Published online Feb 15, 2022. doi: 10.4251/wjgo.v14.i2.525
Peer-review started: August 12, 2021
First decision: November 8, 2021
Revised: November 20, 2021
Accepted: January 19, 2022
Article in press: January 19, 2022
Published online: February 15, 2022
Processing time: 182 Days and 6.4 Hours
Preoperative therapy can improve local control of rectal cancer. Some tumors regress after preoperative therapy. Few indicators can predict the effect accurately. In this study, we try to find how to predict which patients will be sensitive to preoperative therapy.
The motivation is to find the effective indicators to predict the effect of preoperative therapy. It may screen out sensitive patients to receive preoperative therapy, and the others to receive surgery directly.
The objective is investigating whether the increase in serum α-fetoprotein (AFP) can predict better efficacy of preoperative chemotherapy. It will guide the treatment of rectal cancer after further research.

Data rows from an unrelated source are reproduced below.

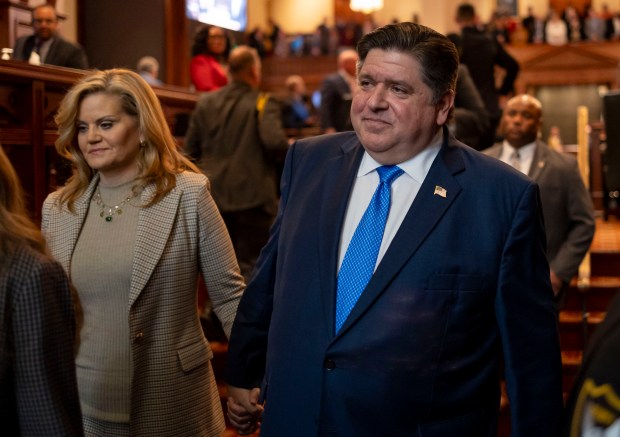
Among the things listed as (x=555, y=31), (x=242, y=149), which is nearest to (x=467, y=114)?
(x=242, y=149)

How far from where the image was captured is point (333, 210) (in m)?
2.19

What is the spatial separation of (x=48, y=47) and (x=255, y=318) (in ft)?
16.8

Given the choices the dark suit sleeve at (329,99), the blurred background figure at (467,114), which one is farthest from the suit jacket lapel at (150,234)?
the dark suit sleeve at (329,99)

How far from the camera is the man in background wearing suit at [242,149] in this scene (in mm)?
5367

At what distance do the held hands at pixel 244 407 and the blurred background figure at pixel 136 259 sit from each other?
9.0 inches

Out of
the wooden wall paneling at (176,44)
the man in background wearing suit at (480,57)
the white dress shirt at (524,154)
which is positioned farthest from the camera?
the wooden wall paneling at (176,44)

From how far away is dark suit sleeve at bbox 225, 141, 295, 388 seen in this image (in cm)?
235

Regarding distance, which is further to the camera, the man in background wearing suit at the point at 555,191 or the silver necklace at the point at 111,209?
the man in background wearing suit at the point at 555,191

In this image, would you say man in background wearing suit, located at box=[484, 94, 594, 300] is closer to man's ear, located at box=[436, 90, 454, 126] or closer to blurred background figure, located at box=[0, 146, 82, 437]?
man's ear, located at box=[436, 90, 454, 126]

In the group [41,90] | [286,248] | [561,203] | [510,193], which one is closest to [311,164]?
[286,248]

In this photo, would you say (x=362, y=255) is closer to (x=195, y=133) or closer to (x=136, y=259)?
(x=136, y=259)

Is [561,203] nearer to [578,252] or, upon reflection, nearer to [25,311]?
[578,252]

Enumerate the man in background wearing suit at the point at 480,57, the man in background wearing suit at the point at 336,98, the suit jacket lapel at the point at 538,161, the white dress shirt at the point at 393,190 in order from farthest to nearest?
the man in background wearing suit at the point at 336,98 < the man in background wearing suit at the point at 480,57 < the suit jacket lapel at the point at 538,161 < the white dress shirt at the point at 393,190

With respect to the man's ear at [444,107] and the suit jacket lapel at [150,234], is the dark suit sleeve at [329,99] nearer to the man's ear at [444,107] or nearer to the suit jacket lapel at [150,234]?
the suit jacket lapel at [150,234]
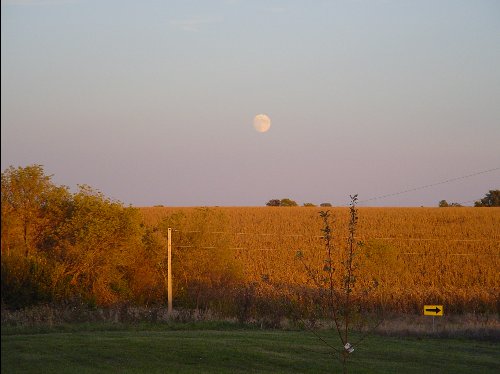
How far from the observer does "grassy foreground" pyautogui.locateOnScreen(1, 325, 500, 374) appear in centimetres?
1600

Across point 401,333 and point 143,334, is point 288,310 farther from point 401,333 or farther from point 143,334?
point 143,334

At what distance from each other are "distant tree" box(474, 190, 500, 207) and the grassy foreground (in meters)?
81.6

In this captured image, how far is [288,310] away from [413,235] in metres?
32.6

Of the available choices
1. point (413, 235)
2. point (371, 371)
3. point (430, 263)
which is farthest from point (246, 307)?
point (413, 235)

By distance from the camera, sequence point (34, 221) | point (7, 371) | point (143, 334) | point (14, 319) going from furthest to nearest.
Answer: point (34, 221)
point (14, 319)
point (143, 334)
point (7, 371)

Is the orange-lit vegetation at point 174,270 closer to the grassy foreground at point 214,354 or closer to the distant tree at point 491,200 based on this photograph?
the grassy foreground at point 214,354

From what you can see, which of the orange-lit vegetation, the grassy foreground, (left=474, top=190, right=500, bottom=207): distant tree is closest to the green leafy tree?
the orange-lit vegetation

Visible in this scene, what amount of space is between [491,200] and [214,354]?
8902 centimetres

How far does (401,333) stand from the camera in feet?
85.8

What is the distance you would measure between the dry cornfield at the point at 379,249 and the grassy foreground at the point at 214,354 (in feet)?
6.93

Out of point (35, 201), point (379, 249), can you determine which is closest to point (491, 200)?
point (379, 249)

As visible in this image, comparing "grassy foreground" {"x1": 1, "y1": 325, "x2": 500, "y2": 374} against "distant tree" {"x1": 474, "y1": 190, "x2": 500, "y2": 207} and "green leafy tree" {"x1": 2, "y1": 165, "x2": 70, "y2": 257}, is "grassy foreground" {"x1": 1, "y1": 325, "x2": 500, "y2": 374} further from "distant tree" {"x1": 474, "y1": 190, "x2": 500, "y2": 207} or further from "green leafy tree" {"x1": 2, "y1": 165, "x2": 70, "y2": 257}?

We retrospectively analyzed 125 patients admitted between 2017 and 2019 with locally advanced rectal cancer. All patients received preoperative chemotherapy (mFOLFOX6 every 2 wk). Patients were divided into two groups (AFP risen and AFP normal). Serum AFP of 26 patients rose slightly after three or four cycles of chemotherapy, and fell to normal again within 2 mo. Among them, the median increase in serum AFP was 33.41 (range 15.62–85.73) ng/mL. The other 99 patients had a normal level of serum AFP during chemotherapy. All patients underwent total mesorectal excision. Tumor regression grade (TRG) and complete response rate were both compared between the two groups.
Patients in the AFP risen group achieved better TRG (0/1) than those in the AFP normal group. The increase in AFP was a significant predictor for better tumor regression. In the AFP risen group, the complete response rate was 30.8%, which was also higher than in the AFP normal group. It provides an indicator to predict the efficacy of chemotherapy. However, the proportion of these patients is low. Other effective indicators are needed.
Patients with an increase in serum AFP during preoperative chemotherapy can achieve better tumor regression. They are more likely to achieve pathological complete response. These patients should be recommended to receive preoperative chemotherapy.
In this study, we could predict efficacy of chemotherapy by detecting changes in AFP. In future studies, we forces on finding more effective indicators. It is also needed to investigate whether they can be applied simultaneously to improve sensitivity.